This native perennial is good for just about everything and everyone.
On any wildflower walk, I love to keep an eye out for the poofy, Dr. Seussian blooms of native bee balm, or Monarda fistulosa L. So many reasons to love it. For one, it’s goofy showiness and long-lasting blooms on tall (three foot!) stems make a statement in dry grassy meadows. When it comes to usefulness, what a show-off: Bee balm, a member of the mint family, is both edible (the flowers make lovely salad garnish) and medicinal, with leaves, stems and blooms used to lower fevers, calm gastric disorders, soothe sore throats, heal skin infections and many more applications. In fact, the red variety common back East is known as Oswego Tea—it was dried, steeped and used as a tea substitute after the protesting colonists pitched their supply in Boston Harbor.
But perhaps the most charming aspect of this native perennial is the hazy purple wildlife oasis it creates.
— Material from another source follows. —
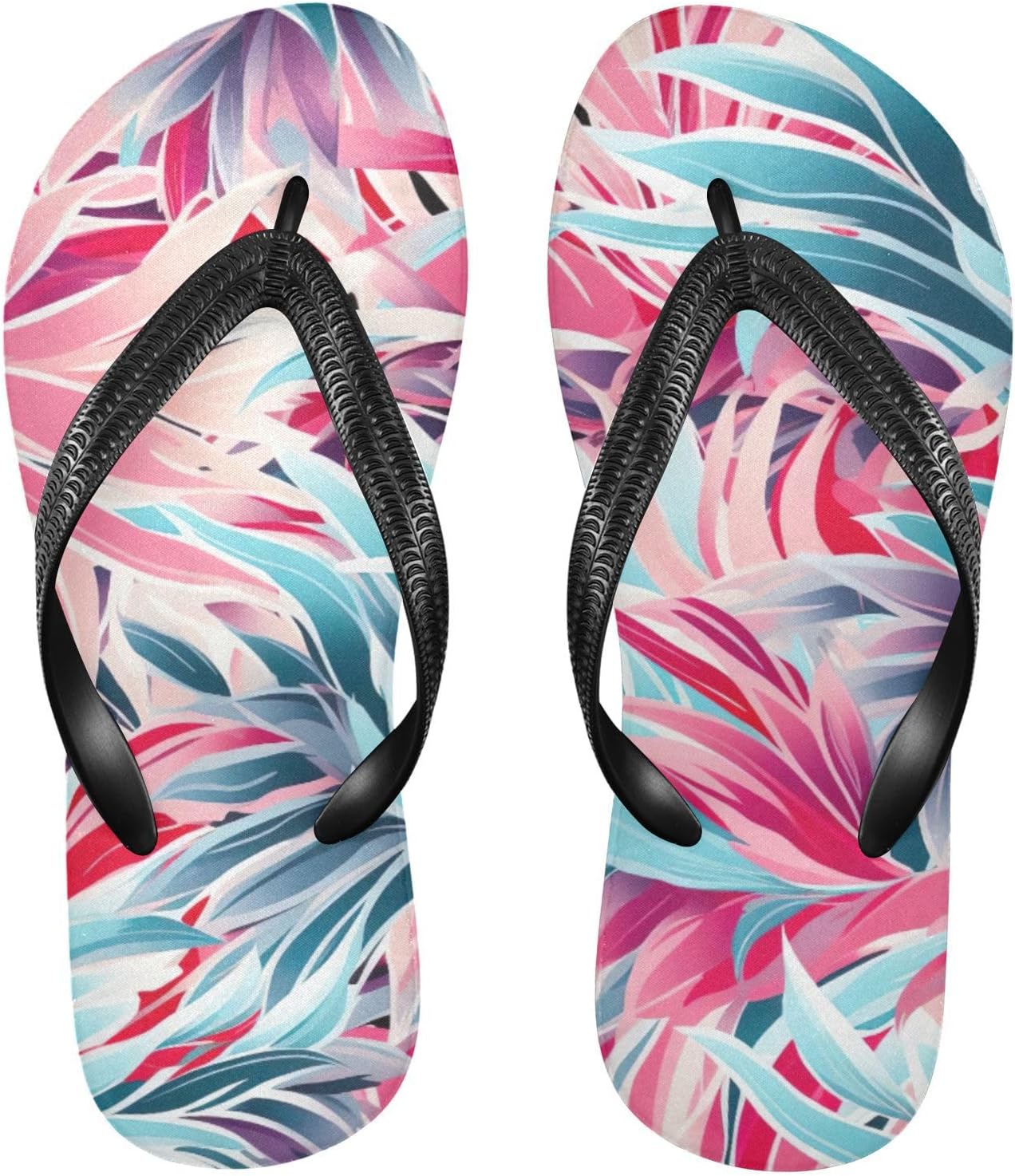 

Пляжные летние повседневные сандалии для женщин и мужчин, тапочки для душа, размер XS Kfbe, Color Leaves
Observe one long enough and you’re guaranteed to spot bumblebees, moths, butterflies and hummingbirds frantically working the blooms for nectar.
Bee balm is easy enough to find in the wild, but also will take to a mountain home garden like crazy—the best way to start a patch is by buying healthy adult plants and planting in early summer; they tend to spread more easily than planting by seed, but if it’s seeds you’ve got, hold on until fall to scatter, and reap your reward next summer.